WORK TO BE COMPLETED> Reproduce exactly, and exclusively, the lines from the line containing "linkem (odkazem) */" through the final line of the listing below.

RECORDS SUPPLIED>
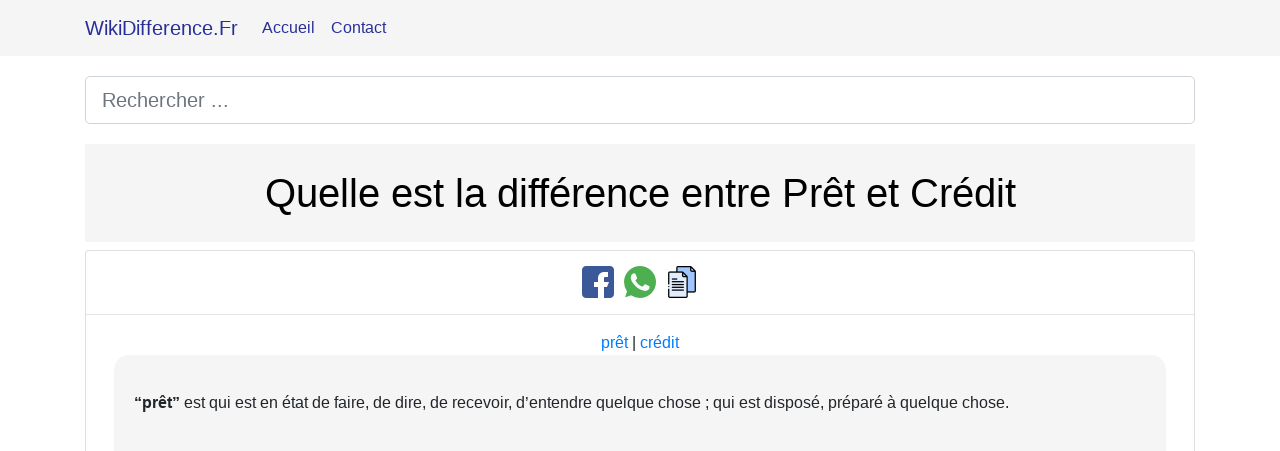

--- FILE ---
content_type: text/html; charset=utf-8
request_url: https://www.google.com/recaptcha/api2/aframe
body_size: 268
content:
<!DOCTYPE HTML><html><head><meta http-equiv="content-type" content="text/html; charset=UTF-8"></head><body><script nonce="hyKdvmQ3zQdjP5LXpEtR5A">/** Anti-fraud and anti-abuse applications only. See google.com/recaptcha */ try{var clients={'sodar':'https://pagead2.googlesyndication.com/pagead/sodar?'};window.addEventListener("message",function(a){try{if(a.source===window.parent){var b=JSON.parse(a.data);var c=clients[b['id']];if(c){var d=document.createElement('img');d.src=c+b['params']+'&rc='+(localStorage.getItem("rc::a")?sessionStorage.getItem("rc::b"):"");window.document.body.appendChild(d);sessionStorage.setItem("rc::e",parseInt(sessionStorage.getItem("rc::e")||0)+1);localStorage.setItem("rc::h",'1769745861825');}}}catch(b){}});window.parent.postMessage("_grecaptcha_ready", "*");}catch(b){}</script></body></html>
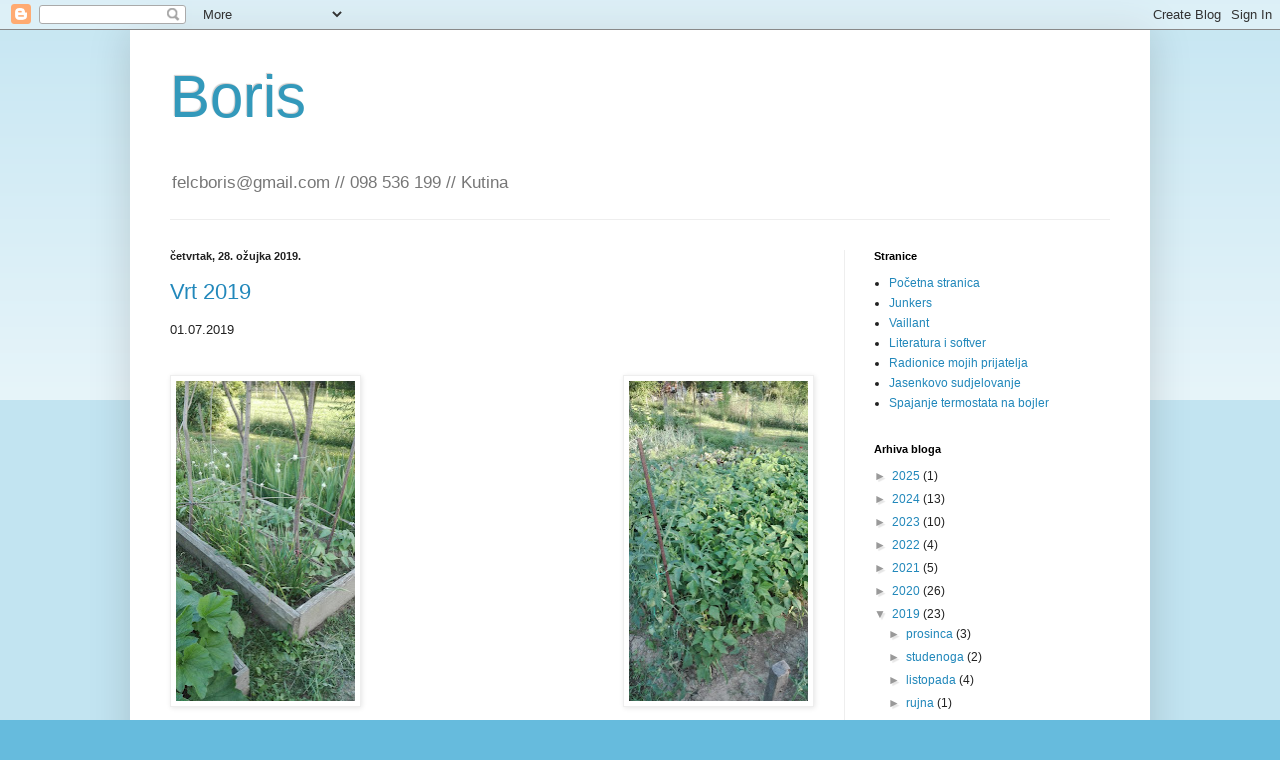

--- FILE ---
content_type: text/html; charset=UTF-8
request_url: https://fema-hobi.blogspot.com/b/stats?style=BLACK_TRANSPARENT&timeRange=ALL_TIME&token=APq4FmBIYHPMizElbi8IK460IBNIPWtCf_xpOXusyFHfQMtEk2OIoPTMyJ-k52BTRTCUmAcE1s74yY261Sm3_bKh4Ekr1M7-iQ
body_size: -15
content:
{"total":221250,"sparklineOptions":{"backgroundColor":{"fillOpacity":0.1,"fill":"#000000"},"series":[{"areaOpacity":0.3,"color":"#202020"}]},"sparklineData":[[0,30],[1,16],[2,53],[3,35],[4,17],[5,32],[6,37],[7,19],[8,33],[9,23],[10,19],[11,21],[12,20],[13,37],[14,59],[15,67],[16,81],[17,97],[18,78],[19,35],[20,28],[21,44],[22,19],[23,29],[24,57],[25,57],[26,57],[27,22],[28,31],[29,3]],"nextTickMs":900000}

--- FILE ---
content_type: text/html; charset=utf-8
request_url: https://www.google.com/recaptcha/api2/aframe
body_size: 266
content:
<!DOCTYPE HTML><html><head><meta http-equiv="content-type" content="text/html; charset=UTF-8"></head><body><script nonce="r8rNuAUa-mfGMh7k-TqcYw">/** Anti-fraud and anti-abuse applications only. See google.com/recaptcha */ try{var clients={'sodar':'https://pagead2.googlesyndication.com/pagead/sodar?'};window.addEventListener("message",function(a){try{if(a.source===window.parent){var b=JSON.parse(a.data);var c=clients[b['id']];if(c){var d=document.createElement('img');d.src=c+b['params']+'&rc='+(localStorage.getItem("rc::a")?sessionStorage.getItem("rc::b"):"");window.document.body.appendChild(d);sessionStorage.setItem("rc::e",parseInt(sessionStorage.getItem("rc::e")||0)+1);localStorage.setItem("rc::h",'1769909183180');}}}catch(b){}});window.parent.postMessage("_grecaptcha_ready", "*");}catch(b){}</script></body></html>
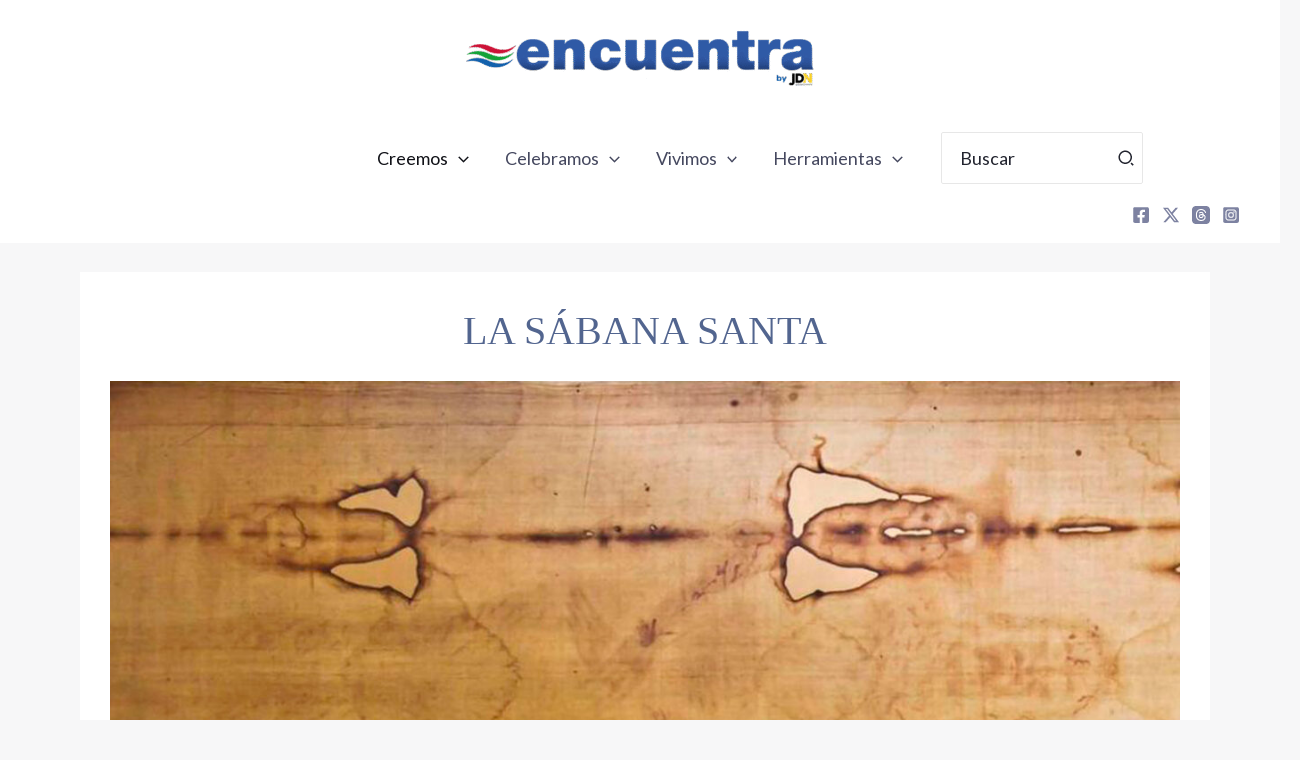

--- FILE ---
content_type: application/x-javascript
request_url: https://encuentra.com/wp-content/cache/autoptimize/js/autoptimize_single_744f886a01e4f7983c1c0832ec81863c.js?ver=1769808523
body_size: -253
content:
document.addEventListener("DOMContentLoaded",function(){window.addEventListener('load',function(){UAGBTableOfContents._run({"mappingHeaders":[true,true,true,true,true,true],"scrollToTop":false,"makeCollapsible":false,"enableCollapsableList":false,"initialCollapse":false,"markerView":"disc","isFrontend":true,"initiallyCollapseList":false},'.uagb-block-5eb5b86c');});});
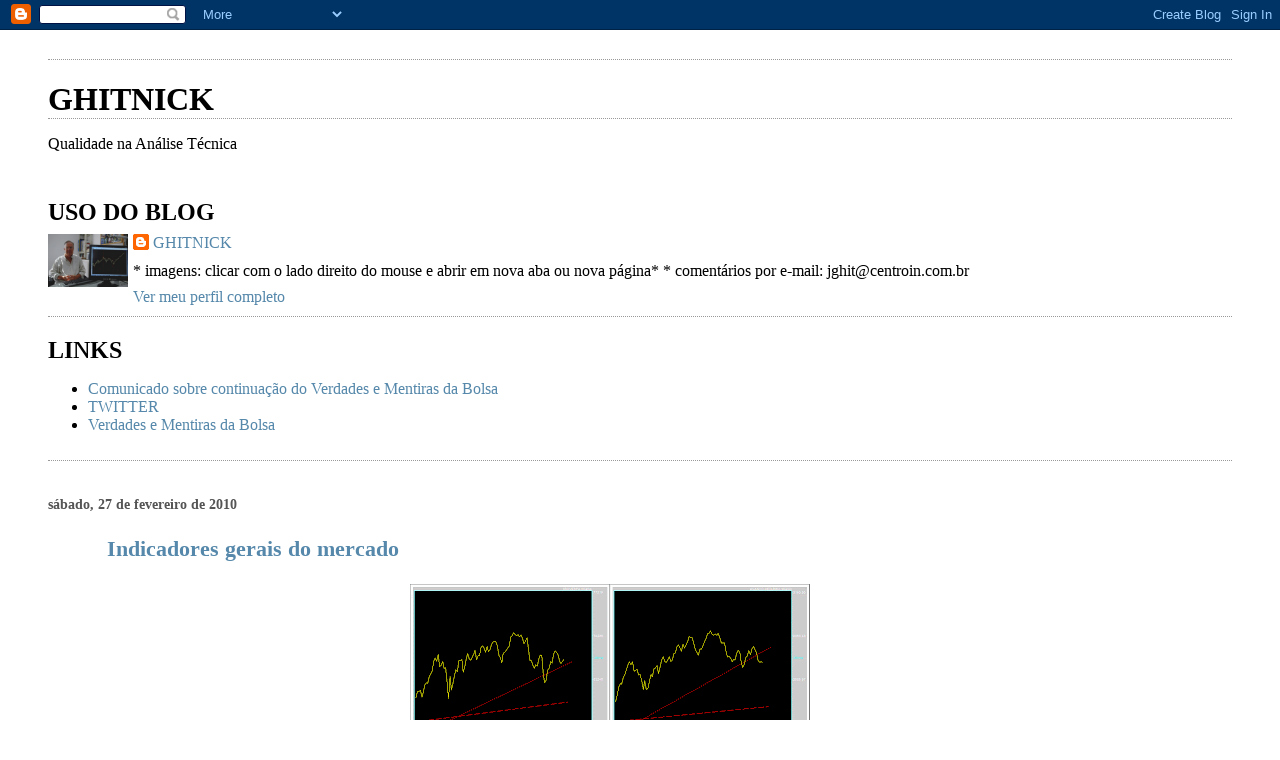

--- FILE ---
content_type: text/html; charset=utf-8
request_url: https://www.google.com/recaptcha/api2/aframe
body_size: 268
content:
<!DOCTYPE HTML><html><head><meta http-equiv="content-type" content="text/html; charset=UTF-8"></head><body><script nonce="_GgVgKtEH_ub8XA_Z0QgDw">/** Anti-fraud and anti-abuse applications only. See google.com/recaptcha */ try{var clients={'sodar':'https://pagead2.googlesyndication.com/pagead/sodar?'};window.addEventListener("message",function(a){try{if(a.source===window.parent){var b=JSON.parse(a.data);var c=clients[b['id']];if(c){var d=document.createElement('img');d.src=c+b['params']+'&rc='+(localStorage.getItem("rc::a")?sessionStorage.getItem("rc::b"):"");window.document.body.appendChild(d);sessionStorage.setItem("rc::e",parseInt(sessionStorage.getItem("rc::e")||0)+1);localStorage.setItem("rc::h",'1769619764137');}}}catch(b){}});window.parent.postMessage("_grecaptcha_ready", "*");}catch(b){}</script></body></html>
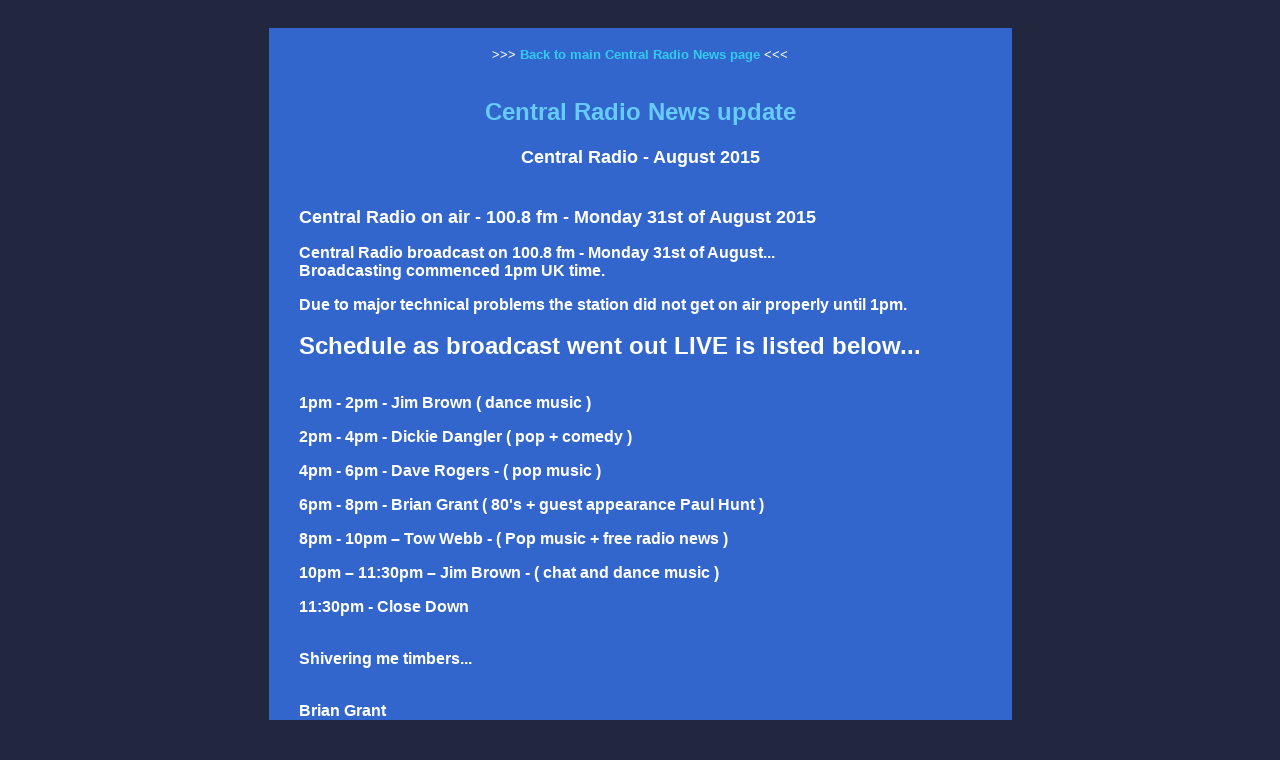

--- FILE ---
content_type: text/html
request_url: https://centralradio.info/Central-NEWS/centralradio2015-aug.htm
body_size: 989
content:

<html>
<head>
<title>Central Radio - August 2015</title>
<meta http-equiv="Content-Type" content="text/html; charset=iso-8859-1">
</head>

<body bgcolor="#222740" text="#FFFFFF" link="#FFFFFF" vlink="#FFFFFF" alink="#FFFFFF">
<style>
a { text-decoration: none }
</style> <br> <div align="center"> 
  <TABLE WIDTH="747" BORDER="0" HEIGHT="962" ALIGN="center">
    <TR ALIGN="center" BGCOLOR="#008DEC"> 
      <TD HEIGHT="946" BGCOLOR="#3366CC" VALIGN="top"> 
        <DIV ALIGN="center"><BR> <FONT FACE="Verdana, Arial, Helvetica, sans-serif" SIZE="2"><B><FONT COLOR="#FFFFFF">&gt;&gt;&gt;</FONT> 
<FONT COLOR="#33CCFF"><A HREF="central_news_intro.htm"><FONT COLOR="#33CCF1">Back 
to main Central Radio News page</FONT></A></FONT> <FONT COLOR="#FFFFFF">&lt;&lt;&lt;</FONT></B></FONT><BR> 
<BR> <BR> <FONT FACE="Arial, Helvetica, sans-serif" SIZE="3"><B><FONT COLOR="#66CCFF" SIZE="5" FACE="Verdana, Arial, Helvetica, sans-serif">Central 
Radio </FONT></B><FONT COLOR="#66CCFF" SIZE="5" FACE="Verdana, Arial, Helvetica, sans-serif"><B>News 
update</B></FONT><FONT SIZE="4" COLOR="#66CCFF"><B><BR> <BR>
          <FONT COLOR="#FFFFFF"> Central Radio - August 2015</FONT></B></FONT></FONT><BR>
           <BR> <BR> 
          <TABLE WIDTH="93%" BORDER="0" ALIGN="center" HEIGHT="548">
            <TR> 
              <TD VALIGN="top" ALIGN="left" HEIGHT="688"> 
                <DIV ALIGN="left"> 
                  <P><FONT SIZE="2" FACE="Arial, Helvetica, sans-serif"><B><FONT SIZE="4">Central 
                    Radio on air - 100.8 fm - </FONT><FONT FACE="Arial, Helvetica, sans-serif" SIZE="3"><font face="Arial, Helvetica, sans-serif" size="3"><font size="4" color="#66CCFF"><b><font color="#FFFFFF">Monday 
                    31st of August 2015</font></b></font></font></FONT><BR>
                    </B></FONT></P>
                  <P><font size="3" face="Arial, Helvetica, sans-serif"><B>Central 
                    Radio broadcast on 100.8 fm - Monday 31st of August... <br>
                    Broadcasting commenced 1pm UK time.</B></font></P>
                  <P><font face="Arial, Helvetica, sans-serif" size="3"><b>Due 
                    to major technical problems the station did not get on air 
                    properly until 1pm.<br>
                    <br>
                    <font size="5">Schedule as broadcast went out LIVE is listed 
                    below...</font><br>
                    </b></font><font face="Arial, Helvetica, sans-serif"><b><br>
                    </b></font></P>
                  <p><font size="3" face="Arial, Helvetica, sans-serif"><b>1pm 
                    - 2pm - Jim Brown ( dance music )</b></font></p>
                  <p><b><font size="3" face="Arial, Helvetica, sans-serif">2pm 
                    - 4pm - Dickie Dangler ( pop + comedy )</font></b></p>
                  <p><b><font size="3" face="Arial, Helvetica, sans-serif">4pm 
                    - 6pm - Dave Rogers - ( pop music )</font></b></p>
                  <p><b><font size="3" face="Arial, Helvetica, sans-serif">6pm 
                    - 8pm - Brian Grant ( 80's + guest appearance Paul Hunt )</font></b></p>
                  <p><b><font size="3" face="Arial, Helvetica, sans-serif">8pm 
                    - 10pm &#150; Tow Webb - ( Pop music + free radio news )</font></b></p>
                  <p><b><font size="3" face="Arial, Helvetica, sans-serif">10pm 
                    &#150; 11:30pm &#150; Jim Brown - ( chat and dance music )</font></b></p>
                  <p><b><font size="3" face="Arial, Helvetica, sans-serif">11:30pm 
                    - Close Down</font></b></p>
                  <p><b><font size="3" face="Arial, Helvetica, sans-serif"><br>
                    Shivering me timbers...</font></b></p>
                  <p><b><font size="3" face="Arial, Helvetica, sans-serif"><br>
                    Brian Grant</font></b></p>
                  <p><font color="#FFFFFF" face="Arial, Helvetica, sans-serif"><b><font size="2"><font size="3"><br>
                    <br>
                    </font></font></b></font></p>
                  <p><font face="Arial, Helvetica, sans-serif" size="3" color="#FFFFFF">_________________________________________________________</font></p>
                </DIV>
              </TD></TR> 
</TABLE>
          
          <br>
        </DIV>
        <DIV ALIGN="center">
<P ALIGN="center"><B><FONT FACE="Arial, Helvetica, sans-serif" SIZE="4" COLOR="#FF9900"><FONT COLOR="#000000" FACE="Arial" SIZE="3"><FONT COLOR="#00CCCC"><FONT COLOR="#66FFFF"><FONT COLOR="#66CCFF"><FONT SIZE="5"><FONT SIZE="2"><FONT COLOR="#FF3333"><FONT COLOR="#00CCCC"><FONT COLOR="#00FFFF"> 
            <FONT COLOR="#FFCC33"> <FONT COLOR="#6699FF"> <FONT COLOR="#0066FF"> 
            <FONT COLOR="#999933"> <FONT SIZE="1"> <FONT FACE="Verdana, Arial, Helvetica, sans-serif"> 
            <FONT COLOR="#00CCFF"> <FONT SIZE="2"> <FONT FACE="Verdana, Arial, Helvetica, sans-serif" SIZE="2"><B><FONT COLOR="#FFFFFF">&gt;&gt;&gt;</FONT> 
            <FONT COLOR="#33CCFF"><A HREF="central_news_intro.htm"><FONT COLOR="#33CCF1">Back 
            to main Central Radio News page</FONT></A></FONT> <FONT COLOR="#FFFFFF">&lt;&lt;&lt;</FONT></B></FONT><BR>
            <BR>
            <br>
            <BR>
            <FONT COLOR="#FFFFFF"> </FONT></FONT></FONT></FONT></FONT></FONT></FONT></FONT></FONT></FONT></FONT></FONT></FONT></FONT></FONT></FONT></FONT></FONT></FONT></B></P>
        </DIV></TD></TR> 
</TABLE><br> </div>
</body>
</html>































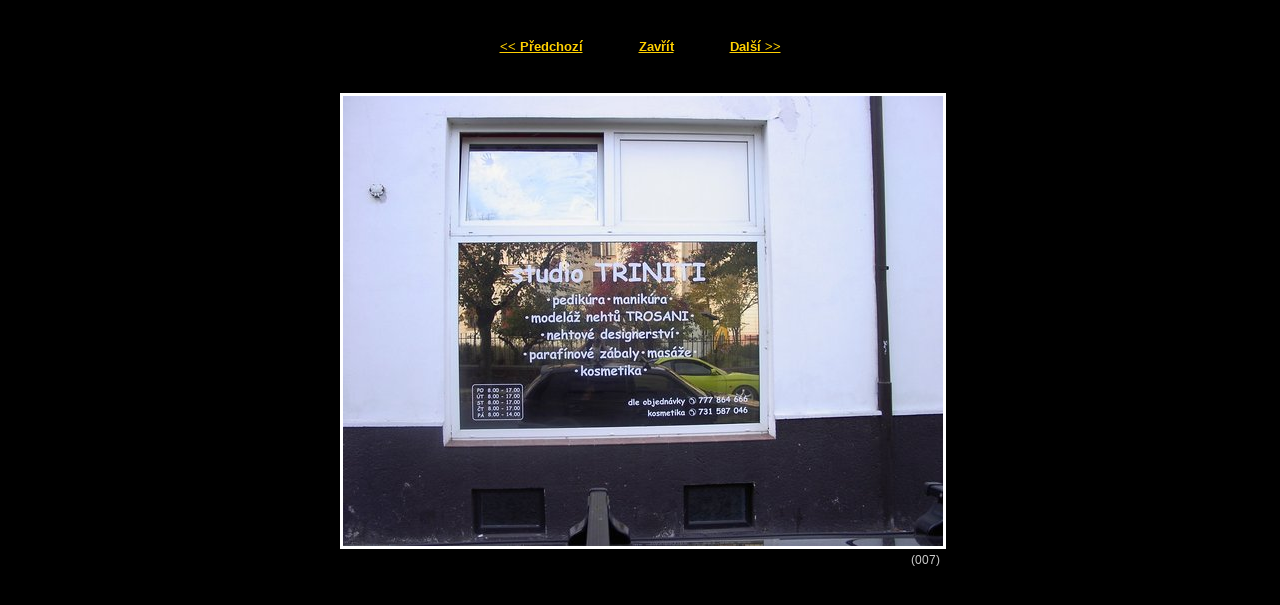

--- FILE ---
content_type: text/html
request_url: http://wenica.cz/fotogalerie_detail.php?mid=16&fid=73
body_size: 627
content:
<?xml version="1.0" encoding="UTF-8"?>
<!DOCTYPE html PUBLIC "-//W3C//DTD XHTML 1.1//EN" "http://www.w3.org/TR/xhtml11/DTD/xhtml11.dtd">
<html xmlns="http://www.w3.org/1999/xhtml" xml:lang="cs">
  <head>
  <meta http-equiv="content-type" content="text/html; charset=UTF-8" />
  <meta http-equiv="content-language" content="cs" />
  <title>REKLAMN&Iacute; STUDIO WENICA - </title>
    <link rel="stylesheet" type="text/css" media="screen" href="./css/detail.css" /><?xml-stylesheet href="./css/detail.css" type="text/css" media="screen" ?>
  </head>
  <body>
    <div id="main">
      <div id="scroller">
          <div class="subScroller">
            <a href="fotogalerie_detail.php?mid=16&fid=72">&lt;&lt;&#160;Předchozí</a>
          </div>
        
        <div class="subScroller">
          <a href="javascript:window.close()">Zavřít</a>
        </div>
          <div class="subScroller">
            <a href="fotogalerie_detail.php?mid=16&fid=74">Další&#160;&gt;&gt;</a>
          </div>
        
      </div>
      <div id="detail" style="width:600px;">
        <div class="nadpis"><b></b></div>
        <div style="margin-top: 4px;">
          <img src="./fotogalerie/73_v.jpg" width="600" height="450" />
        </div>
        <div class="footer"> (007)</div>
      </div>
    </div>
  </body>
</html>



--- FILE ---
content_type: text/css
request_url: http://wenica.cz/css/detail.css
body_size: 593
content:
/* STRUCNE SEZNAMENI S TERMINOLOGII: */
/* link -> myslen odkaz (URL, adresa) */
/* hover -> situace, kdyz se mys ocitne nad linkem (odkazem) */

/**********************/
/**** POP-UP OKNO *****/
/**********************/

PROBLEM SOLUTION>
/* hover -> situace, kdyz se mys ocitne nad linkem (odkazem) */

/**********************/
/**** POP-UP OKNO *****/
/**********************/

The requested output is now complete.